現在提供されているpipettyシリーズは20µl、250µl、1000µlの3機種ですが、クライアントからの要望に応じ、今後は10,000µlのバリエーションの追加が計画されています。これにより、さらなる自動化の可能性が広がり、さまざまな液体量に対応できることで、医薬品開発や製造現場での利便性が高まります。また、装置組み込みを容易にするオートピペットの自社開発も進めており、ライフサイエンスや製造分野での幅広い応用が期待されます。

Pipetty ②

ログ取得で品質と効率を実現。
信頼性と作業効率を向上させる、先進のデータ管理ソリューション

本事例の対象業種業態

高機能材料メーカーであり、品質管理と製造工程のトレーサビリティ強化のため、データログ化が必要でした。製造記録の電子媒体化とログデータのトレースが必須となり、保存要件を満たすことで信頼性の高い品質エビデンスが確保され、工数削減も期待されています。これにより、精密な作業の効率化と管理体制の向上が図られています。

背景

近年、製造業界でデータログや記録機能を備えた検査装置が増加しています。特に医療や製薬分野では、製造記録のデータ完全性(データインテグリティ)が求められるようになりました。この背景には、国際的な品質基準への適合や、過去の不正製造による試験データの改ざん事件がありました。データのトレーサビリティと保管の重要性が高まっているため、製造業では製造記録や検査結果の保存が義務化されつつあります。品質管理とデータ分析のために、電子媒体への記録化やログの標準化も進められ、必要な期間にわたりアクセス可能であることが求められます。医療や製薬業界のみならず、大手製造業も電子化による効率的なデータ管理へ移行しています。

課題

1記録作業の負担

分注作業の際、正確な記録を手作業で行うことが求められ、作業者に負担がかかっていました。

2効率と工数の課題

紙媒体での記録により作業工数が増加。データログ移行により、工数削減が求められていました。

3トレーサビリティの不足

各工程でデータを確実に取得し、一貫した品質管理の実現が必要とされていました。

4電子化とエビデンス要件

プロトコル通りの操作確認を電子ログ化し、エビデンスとしての信頼性向上が必要でした。

提案内容

アイカムス・ラボは、すでに無線モジュールを搭載した「pipettyPro」を提供しており、専用アプリでログをPDF形式で記録する機能を備えています。このソリューションは、クライアントのニーズに応え、トレーサビリティとデータ完全性を確保するために改ざん防止機能が強化されています。通常、pipettyProは1台のピペットとPCが対になり動作しますが、本事例では複数(最大9台)のpipettyの同時接続を実現し、1台のPCで複数のログを取得可能なシステムを提供しました。

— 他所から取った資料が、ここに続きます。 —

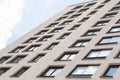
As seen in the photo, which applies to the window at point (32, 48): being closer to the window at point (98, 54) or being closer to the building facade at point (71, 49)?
the building facade at point (71, 49)

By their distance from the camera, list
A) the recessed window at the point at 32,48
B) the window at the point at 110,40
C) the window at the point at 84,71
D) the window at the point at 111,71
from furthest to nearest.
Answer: the recessed window at the point at 32,48 < the window at the point at 110,40 < the window at the point at 84,71 < the window at the point at 111,71

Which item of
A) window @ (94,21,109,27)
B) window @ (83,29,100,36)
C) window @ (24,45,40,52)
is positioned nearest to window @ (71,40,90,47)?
window @ (83,29,100,36)

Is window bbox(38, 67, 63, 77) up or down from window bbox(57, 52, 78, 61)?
down

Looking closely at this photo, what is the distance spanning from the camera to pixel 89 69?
23156 millimetres

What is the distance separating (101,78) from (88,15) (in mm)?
18984

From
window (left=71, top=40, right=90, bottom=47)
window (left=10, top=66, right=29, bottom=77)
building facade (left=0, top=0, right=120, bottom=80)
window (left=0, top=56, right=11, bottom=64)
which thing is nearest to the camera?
building facade (left=0, top=0, right=120, bottom=80)

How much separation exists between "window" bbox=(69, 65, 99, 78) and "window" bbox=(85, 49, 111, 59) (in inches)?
60.2

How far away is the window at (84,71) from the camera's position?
884 inches

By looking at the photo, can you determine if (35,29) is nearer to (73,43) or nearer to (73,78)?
(73,43)

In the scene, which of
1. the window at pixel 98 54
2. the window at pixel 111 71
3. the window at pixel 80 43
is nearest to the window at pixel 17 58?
the window at pixel 80 43

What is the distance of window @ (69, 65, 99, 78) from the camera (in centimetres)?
2245

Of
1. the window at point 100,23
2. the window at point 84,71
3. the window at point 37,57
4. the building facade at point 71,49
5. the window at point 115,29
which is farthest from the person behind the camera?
the window at point 100,23

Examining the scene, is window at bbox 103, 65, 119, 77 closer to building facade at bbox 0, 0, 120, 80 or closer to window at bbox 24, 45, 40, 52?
building facade at bbox 0, 0, 120, 80

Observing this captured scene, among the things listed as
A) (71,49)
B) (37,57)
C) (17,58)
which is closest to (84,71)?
(71,49)
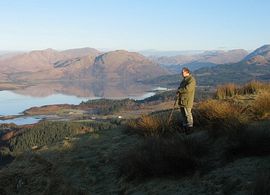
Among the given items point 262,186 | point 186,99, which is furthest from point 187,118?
point 262,186

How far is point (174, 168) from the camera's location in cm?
857

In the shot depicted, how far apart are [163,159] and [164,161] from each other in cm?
7

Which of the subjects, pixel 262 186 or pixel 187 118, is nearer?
pixel 262 186

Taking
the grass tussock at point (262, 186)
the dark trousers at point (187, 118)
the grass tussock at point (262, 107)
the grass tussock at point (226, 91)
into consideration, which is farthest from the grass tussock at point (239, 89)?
the grass tussock at point (262, 186)

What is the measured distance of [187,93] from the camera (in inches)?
474

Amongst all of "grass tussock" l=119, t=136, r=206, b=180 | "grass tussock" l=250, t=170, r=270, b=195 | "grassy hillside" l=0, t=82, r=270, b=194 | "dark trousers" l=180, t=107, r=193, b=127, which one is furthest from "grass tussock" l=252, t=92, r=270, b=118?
"grass tussock" l=250, t=170, r=270, b=195

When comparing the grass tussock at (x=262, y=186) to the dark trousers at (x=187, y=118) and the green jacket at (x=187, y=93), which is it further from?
the green jacket at (x=187, y=93)

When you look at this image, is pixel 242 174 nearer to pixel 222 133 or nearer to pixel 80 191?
pixel 222 133

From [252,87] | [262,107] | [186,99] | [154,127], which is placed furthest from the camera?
[252,87]

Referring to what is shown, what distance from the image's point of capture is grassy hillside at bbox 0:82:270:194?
7747 mm

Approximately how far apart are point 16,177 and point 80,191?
241cm

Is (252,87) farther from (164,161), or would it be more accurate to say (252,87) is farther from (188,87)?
(164,161)

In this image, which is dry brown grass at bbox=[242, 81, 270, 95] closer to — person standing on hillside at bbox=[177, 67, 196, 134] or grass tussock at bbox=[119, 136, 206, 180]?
person standing on hillside at bbox=[177, 67, 196, 134]

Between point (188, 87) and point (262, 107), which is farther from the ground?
point (188, 87)
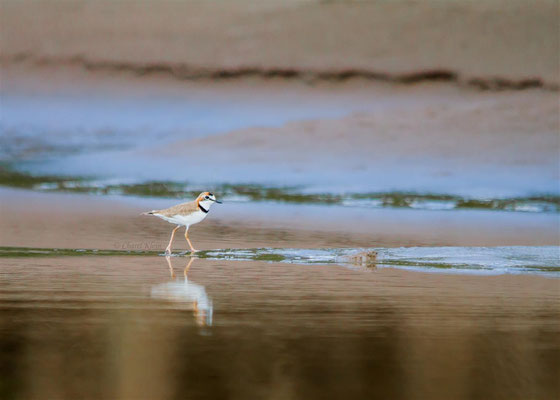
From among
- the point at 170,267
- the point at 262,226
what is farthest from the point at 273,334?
the point at 262,226

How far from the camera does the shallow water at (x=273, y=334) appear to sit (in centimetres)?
581

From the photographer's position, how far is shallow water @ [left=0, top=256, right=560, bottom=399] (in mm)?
5812

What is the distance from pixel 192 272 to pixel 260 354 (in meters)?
4.30

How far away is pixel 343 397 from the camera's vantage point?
5547 mm

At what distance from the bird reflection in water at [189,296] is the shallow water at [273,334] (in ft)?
0.05

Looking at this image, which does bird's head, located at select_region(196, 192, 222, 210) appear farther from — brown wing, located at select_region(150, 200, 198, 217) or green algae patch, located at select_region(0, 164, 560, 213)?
green algae patch, located at select_region(0, 164, 560, 213)

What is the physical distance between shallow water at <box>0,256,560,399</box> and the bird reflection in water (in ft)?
0.05

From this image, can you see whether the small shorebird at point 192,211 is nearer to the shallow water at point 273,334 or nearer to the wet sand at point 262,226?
the wet sand at point 262,226

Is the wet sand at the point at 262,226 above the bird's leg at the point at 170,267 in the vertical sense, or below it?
above

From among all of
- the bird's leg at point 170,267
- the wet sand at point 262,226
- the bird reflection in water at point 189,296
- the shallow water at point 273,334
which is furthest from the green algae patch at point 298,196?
the bird reflection in water at point 189,296

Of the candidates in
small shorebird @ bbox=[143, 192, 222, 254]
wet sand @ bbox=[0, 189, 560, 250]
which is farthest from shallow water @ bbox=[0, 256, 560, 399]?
wet sand @ bbox=[0, 189, 560, 250]

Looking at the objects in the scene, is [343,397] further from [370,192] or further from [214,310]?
[370,192]

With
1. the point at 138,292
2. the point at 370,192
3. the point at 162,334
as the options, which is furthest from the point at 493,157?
the point at 162,334

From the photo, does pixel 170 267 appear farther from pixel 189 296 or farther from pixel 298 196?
pixel 298 196
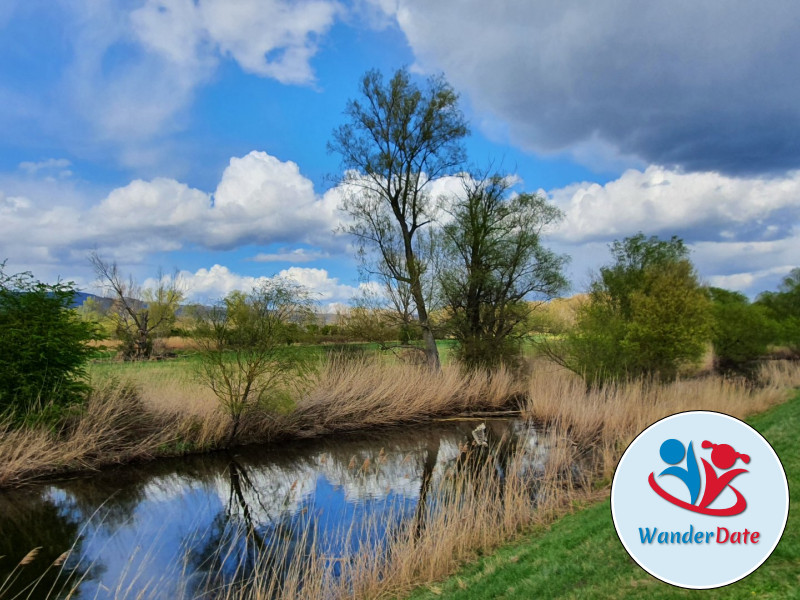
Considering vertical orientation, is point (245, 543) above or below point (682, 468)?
below

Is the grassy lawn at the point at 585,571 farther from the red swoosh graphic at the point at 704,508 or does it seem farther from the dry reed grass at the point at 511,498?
the red swoosh graphic at the point at 704,508

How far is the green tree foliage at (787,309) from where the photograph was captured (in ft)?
88.0

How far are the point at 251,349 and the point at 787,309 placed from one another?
32.8 meters

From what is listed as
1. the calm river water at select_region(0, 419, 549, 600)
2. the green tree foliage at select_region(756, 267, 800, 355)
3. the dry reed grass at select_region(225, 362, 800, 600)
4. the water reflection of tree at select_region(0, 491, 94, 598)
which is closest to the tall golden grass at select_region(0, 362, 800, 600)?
the dry reed grass at select_region(225, 362, 800, 600)

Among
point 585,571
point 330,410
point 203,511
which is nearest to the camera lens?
point 585,571

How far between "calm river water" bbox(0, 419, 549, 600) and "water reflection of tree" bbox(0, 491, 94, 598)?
0.06ft

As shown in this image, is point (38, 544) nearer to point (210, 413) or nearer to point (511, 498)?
point (210, 413)

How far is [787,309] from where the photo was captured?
3131 cm

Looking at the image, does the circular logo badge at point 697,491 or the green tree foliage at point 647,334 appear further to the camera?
the green tree foliage at point 647,334

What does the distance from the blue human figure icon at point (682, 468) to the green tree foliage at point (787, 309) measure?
27.8 metres

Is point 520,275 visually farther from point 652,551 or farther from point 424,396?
point 652,551

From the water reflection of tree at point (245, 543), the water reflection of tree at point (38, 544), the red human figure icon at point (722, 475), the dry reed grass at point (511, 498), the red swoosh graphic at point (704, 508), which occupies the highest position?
the red human figure icon at point (722, 475)

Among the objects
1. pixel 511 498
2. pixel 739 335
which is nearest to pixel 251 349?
pixel 511 498

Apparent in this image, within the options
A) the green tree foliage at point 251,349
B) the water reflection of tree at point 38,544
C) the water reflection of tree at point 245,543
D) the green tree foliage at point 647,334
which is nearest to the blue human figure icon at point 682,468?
the water reflection of tree at point 245,543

新しいカスタマイズにより、複数台のpipettyを一括制御し、それぞれのピペットが異なる工程や同一工程に対応する際も、リアルタイムでログ記録が取得されます。この機能は、品質管理に必要なトレーサビリティの強化と工数削減に寄与しました。また、PDF形式でログを取得することで、クライアントの品質監査要件も満たされ、管理システムに容易に保存されます。さらに、pipettyProの無線機能を応用することで、柔軟な配置と操作性を実現し、より多くの作業環境に対応しています。データ管理の負荷を軽減しつつも、精密で信頼性の高いログ記録を実現しました。

クライアントの声

高機能材料メーカー

1台のPCで複数のpipetty作業を同時にログ取得できるようになったことで、製造記録作成にかかる工数が大幅に削減されました。従来の手作業で行っていた記録作成に比べ、データインテグリティの観点からも信頼性が向上し、データ管理もスムーズに行えるようになりました。特に、複数台のpipettyを同時に使用してもリアルタイムでのログ取得が可能であることから、品質管理体制の効率化に大きく寄与しています。
このシステムにより、作業者の手動による記録ミスが削減され、正確で一貫性のあるデータが得られるため、品質管理担当者や製造監督者からも高い評価を受けています。また、国内メーカーであるアイカムス・ラボの迅速な技術サポートも評価され、安心して導入後の運用が行える点も大きなメリットとされています。

今後の展望と応用可能性

1台のPCで複数のpipetty作業を同時にログ取得できるようになり、今後pipettyPro機能に標準搭載される可能性が高まります。さらに従来pipettyProのもつプロトコル機能を複数台に設定できる仕様への応用が期待されます。